[START Extracted information]

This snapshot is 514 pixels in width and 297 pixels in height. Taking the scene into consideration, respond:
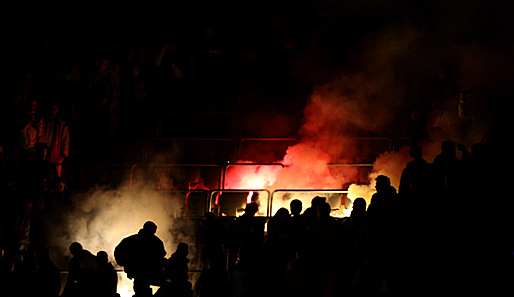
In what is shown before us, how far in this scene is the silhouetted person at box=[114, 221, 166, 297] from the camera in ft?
36.3

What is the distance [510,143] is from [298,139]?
17.3 feet

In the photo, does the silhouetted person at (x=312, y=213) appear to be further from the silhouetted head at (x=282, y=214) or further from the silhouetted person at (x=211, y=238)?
the silhouetted person at (x=211, y=238)

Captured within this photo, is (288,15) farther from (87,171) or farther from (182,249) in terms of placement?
(182,249)

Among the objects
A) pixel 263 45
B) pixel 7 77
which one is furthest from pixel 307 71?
pixel 7 77

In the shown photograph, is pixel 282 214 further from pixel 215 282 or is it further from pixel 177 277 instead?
pixel 177 277

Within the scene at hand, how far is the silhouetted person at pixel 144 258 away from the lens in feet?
36.3

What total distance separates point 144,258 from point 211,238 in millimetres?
981

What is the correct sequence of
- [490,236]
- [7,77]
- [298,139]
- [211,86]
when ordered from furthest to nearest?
[7,77] → [211,86] → [298,139] → [490,236]

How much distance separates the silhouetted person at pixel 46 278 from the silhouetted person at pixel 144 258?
1.10 m

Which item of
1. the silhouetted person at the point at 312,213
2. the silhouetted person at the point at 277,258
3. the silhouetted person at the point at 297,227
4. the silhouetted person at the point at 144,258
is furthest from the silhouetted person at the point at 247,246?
the silhouetted person at the point at 144,258

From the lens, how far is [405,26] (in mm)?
16328

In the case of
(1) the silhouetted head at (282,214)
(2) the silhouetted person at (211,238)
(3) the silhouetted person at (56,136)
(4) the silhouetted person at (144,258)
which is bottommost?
(4) the silhouetted person at (144,258)

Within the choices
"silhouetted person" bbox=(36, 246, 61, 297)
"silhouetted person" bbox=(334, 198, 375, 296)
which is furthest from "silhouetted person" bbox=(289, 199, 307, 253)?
"silhouetted person" bbox=(36, 246, 61, 297)

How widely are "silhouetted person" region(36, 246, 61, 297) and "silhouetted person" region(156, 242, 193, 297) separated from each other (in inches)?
70.1
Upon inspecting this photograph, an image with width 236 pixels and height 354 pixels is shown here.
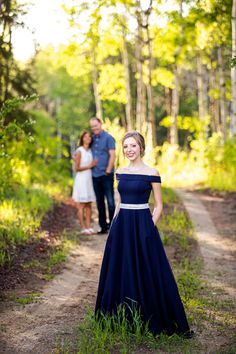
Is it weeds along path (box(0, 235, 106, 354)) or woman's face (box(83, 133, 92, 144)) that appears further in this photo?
woman's face (box(83, 133, 92, 144))

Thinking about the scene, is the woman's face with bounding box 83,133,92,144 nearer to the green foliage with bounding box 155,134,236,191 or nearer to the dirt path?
the dirt path

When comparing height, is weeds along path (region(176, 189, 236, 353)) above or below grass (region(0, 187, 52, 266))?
below

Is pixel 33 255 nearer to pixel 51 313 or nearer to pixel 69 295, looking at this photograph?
pixel 69 295

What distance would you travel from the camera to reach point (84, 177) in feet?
31.2

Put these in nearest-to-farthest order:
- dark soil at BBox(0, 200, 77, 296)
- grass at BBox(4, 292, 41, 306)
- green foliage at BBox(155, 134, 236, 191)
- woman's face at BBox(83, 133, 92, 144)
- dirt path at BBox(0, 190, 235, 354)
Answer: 1. dirt path at BBox(0, 190, 235, 354)
2. grass at BBox(4, 292, 41, 306)
3. dark soil at BBox(0, 200, 77, 296)
4. woman's face at BBox(83, 133, 92, 144)
5. green foliage at BBox(155, 134, 236, 191)

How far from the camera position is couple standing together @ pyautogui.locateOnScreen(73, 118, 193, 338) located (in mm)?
4559

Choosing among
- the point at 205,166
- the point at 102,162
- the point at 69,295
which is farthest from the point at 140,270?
the point at 205,166

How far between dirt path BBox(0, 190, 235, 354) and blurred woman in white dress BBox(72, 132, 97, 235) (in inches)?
25.6

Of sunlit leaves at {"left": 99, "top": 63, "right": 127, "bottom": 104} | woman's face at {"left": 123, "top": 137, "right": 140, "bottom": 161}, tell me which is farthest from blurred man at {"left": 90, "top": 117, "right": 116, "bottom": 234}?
sunlit leaves at {"left": 99, "top": 63, "right": 127, "bottom": 104}

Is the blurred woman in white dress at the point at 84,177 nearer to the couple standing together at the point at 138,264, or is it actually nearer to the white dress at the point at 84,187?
the white dress at the point at 84,187

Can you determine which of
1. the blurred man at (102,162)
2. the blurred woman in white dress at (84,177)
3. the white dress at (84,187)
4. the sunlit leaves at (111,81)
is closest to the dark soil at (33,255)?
the blurred woman in white dress at (84,177)

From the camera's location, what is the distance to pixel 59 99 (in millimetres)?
48719

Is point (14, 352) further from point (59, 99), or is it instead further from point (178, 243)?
point (59, 99)

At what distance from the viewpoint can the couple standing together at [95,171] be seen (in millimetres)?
9219
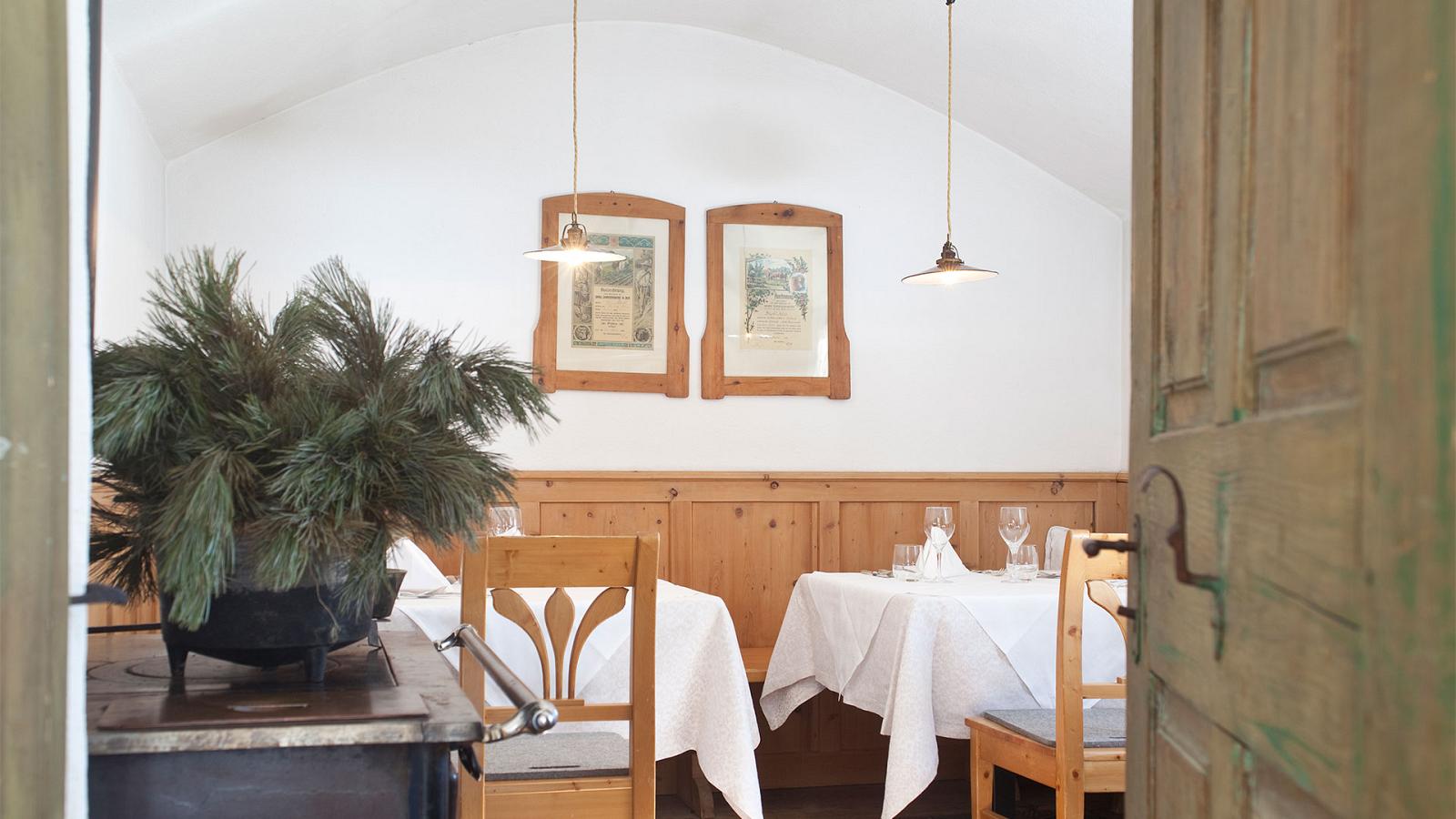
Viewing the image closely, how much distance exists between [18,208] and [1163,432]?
3.37ft

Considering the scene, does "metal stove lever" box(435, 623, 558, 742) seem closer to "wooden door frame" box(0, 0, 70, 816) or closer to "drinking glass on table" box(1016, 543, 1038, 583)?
"wooden door frame" box(0, 0, 70, 816)

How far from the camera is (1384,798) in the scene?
0.75 metres

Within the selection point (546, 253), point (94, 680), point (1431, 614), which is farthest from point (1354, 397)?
point (546, 253)

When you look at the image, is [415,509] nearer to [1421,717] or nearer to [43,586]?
[43,586]

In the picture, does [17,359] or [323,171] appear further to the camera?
[323,171]

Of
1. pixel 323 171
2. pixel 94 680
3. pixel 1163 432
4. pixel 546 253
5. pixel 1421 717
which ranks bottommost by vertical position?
pixel 94 680

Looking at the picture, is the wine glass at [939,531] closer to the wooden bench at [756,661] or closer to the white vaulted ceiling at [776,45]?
the wooden bench at [756,661]

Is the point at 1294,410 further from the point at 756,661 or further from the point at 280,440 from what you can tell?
the point at 756,661

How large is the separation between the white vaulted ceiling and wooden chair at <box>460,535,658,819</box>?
5.68 ft

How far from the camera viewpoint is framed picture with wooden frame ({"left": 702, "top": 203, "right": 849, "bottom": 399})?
4.61 metres

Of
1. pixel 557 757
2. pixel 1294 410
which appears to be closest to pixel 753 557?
pixel 557 757

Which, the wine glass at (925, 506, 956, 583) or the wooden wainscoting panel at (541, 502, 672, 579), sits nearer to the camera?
the wine glass at (925, 506, 956, 583)

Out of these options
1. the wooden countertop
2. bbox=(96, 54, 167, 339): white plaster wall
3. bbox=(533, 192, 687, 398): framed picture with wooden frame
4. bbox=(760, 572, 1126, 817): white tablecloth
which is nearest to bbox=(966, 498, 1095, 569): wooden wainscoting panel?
bbox=(533, 192, 687, 398): framed picture with wooden frame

[END Extracted information]

* _Problem details_
Starting with the line that contains "Which, the wine" and continuing through the last line of the records, output each line as a string in a JSON list, one string per line and no blank lines.

* _Response_
[
  "Which, the wine glass at (925, 506, 956, 583) or the wooden wainscoting panel at (541, 502, 672, 579), sits nearer to the camera?",
  "the wine glass at (925, 506, 956, 583)",
  "Out of these options",
  "1. the wooden countertop",
  "2. bbox=(96, 54, 167, 339): white plaster wall",
  "3. bbox=(533, 192, 687, 398): framed picture with wooden frame",
  "4. bbox=(760, 572, 1126, 817): white tablecloth",
  "which is nearest to bbox=(966, 498, 1095, 569): wooden wainscoting panel?",
  "bbox=(533, 192, 687, 398): framed picture with wooden frame"
]